# [Instruction]
Render the records from the line containing "FILE PHOTO: Singer" through the line containing "Benjamin Netanyahu siting", inclusive, as a Markdown table with the columns Row and Record, leaving out any blank lines.

# [Data to examine]
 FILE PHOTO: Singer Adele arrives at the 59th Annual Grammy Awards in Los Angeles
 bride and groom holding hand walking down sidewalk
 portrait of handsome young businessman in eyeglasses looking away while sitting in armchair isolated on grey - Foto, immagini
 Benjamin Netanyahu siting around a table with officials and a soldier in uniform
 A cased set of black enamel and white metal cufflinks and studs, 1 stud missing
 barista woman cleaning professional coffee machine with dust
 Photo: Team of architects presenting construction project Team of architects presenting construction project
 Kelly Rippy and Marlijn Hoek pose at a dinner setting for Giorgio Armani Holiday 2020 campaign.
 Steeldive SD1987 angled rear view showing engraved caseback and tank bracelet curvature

---

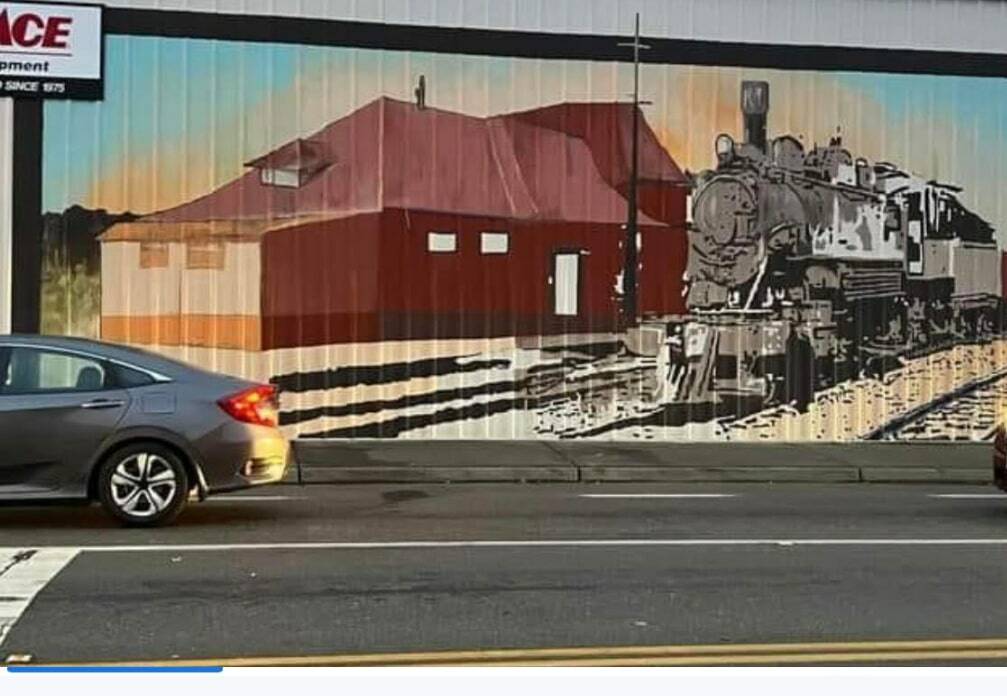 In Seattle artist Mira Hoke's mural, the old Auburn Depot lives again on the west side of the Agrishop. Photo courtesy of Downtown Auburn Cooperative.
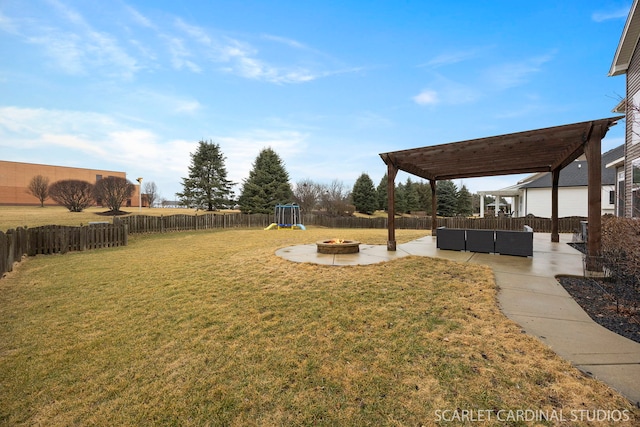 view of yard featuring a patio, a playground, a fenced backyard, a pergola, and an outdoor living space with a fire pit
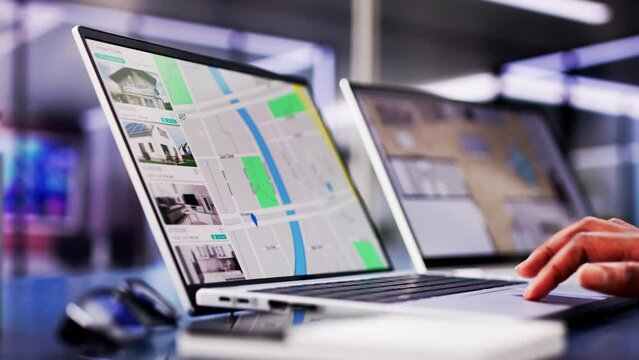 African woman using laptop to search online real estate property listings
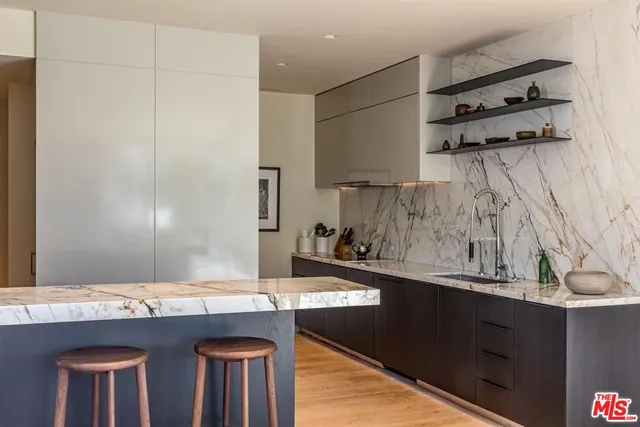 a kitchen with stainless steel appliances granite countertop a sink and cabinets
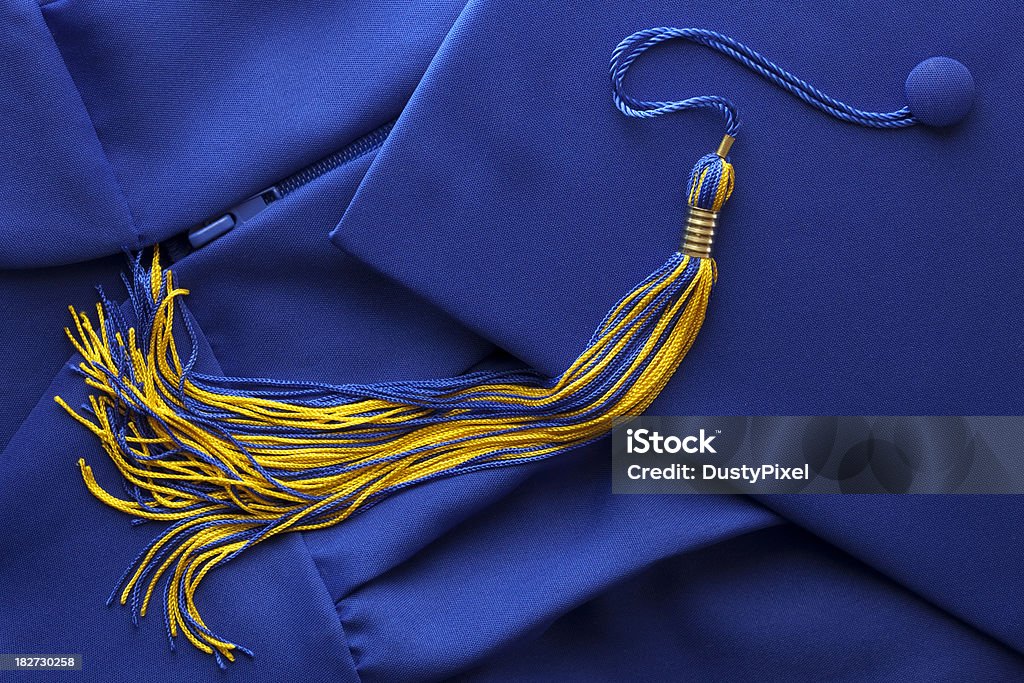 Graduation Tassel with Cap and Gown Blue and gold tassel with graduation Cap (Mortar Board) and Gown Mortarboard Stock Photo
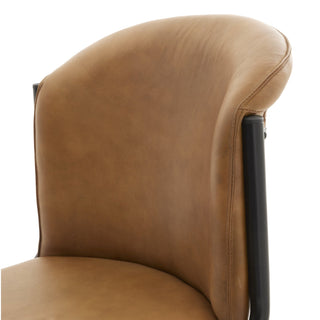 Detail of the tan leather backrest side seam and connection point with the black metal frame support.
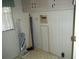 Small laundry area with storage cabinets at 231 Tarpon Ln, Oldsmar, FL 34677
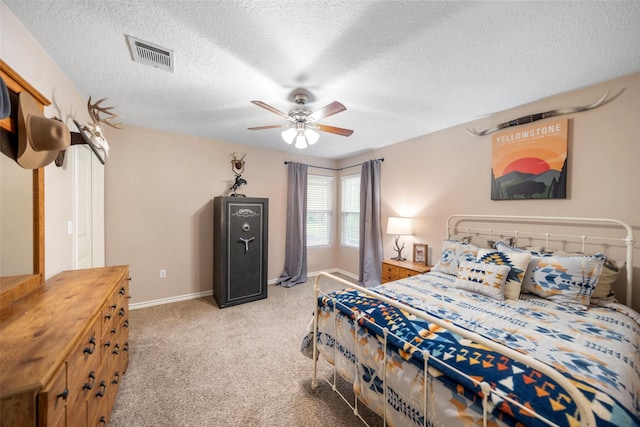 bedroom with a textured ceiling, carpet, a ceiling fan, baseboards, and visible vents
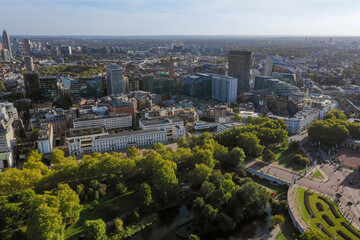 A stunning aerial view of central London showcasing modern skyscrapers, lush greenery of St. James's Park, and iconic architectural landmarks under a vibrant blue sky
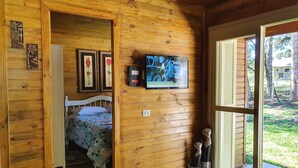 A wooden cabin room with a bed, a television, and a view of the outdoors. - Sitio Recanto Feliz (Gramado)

--

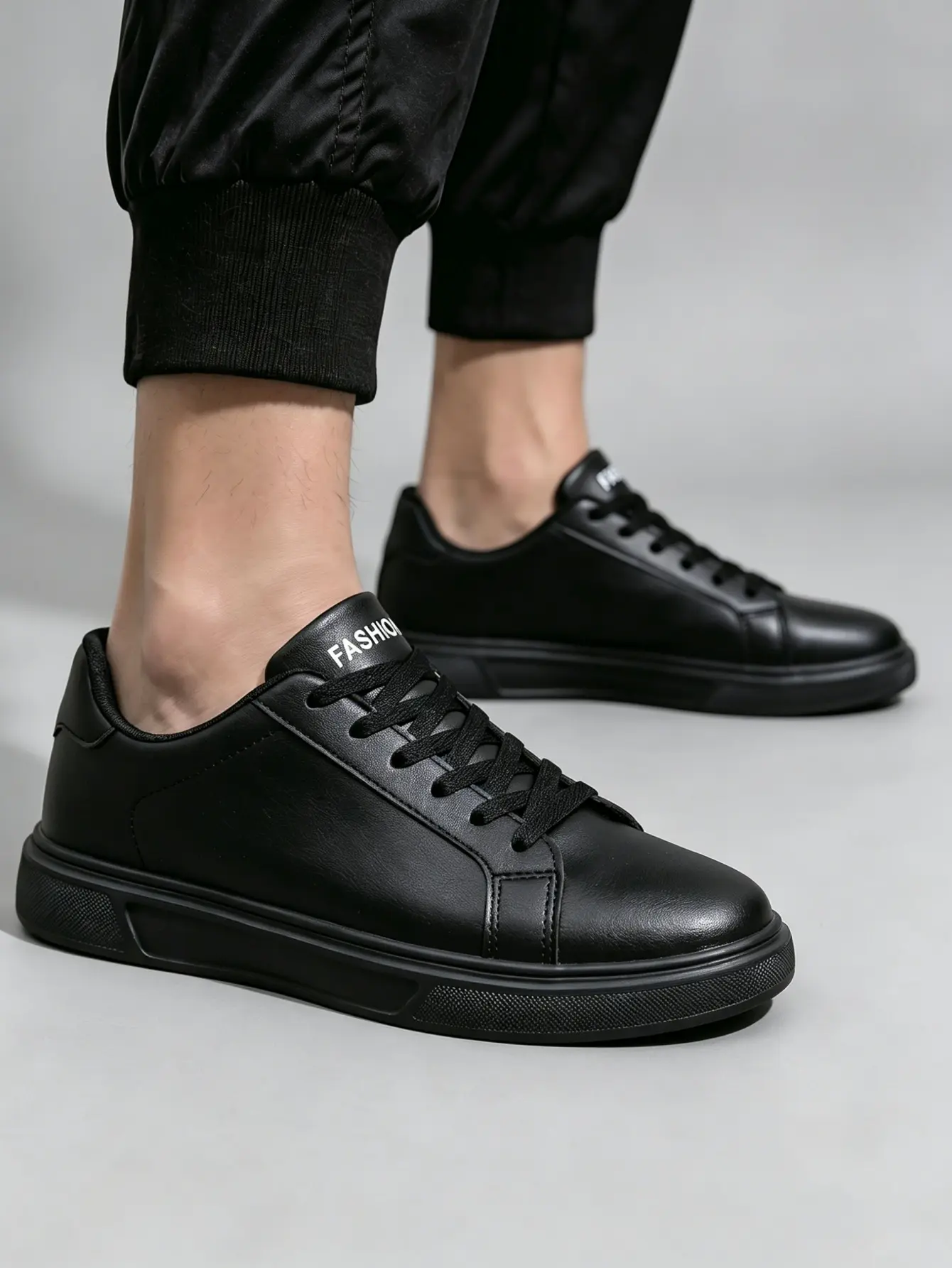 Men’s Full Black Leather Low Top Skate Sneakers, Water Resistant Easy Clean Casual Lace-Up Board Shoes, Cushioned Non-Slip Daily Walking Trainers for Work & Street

# [Result of the exercise]
| Row | Record |
|---|---|
| 1 |  FILE PHOTO: Singer Adele arrives at the 59th Annual Grammy Awards in Los Angeles |
| 2 |  bride and groom holding hand walking down sidewalk |
| 3 |  portrait of handsome young businessman in eyeglasses looking away while sitting in armchair isolated on grey - Foto, immagini |
| 4 |  Benjamin Netanyahu siting around a table with officials and a soldier in uniform |